We can think of hierarchical/multilevel models as a way to mix and match information / variation from different sources (at different levels). Here, we will work on within and between group variation through the exploration of fixed effects.

We will work on an inbalanced panel; a cross-sectional time-series data on MEPs in the 2012-2017-period.

#libraries
library(lme4) #hierarchical models
library(stargazer) #regression tables
library(dplyr) #data wrangling + pipes
library(ggplot2) #graphics

#download
download.file(url = "https://siljehermansen.github.io/teaching/beyond-linear-models/MEP.rda",
              destfile = "MEP.rda")

#Load in
load("MEP.rda")

#Rename the data for convenience
df <- MEP

#Rename the three main variables for convenience
df <-
  df %>%
  mutate(
    #The number of local assistants employed by each MEP in 2014
    y = ShareOfLocalAssistants,
    #The seat share that national party has in national election
    x = SeatsNatPal.prop,
    #Candidate-centered (or not) electoral system for EU elections
    z = OpenList) 

Here, we will check out the predictions of the following linear model. It formulates the expectation that MEPs from parties with larger electoral support in the past will invest less in local staff.

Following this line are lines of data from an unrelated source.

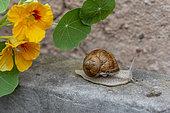 Snail of Burgundy (Helix pomatia), summer, Alsace, France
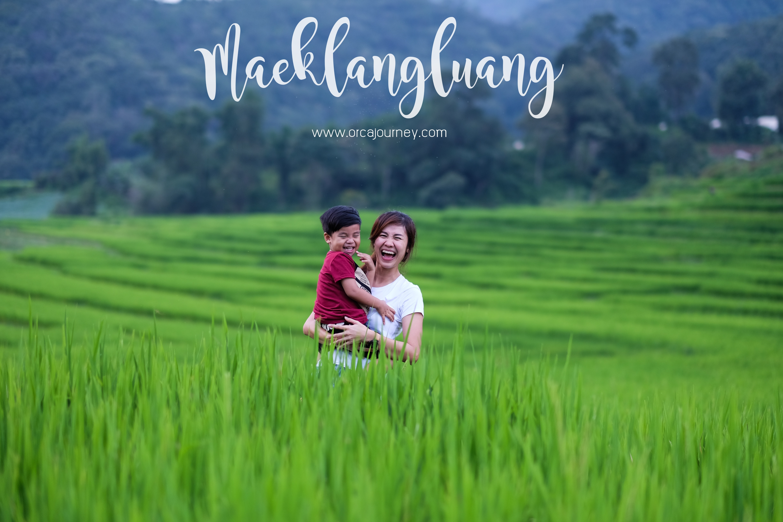 maeklang_cover_blog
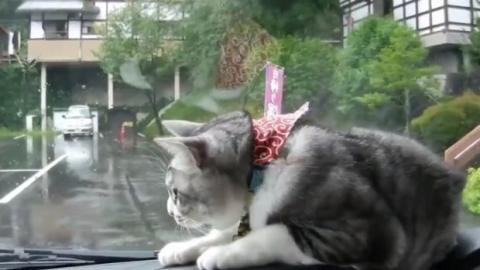 Diese Katze kämpft mit dem Scheibenwischer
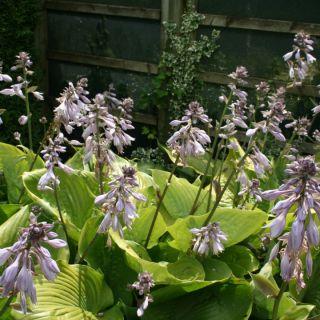 Hosta Sum and Substance (Hartlelie, Funkien, Herzblattlilien, Hostas, Plantain lilies)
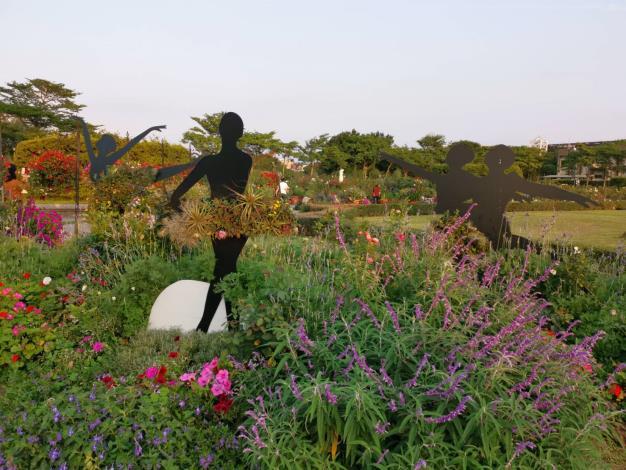 圖4花海香草區墨西哥鼠尾草營造紫色浪漫氛圍。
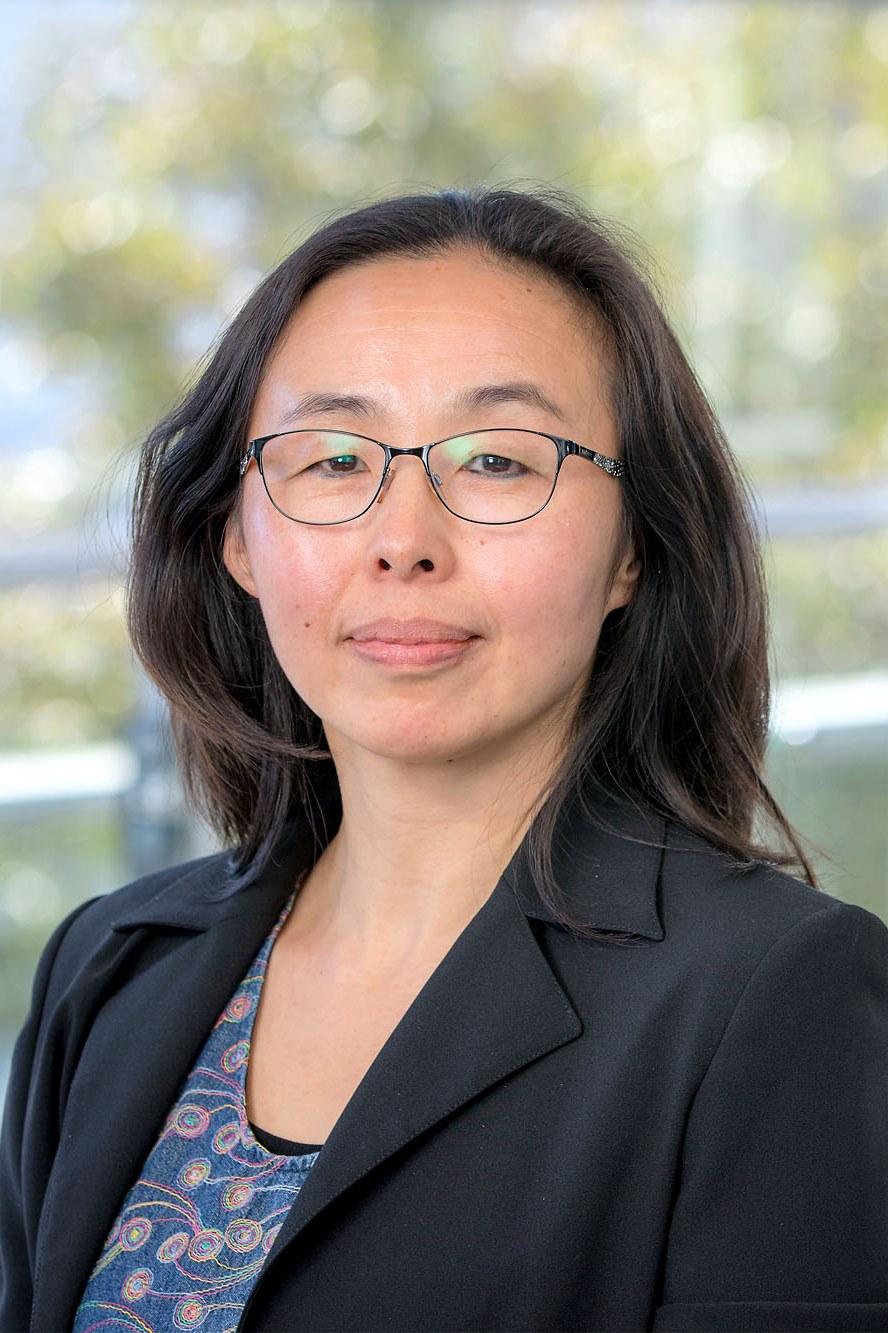 Dr Ling Li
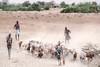 Kara goat herders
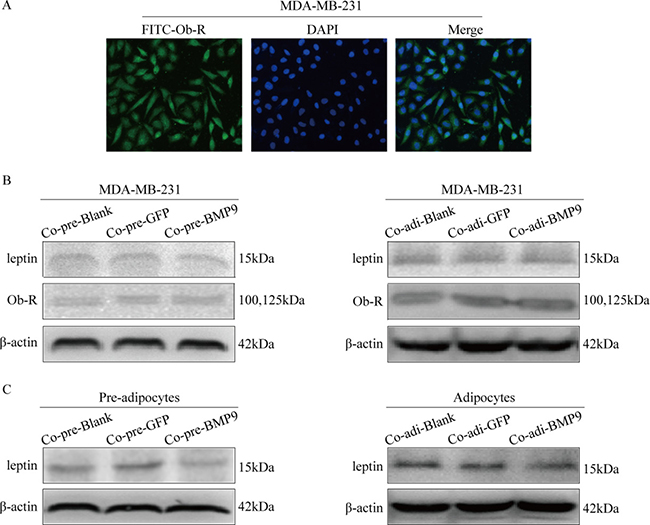 Effect of BMP9 on the expression of leptin and ObR in the co-culture system.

Exercise 1: Simpson’s paradox and leveraging variation

\(y_i = \alpha + \beta x_i + \epsilon_i\)

  1. Describe the bivariate relationship between MEPs’ local staff (ShareOfLocalStaff, y) and their party’s seat share (SeatNatPal.prop, x) by fitting a linear regression. What do you find?

  2. Illustrate the relationship between the two in ggplot2. You can use the geometric function for local regression and specify the method geom_smooth(aes(x, y), method = "loess"). Change the method to “lm” (linear model). What do you think?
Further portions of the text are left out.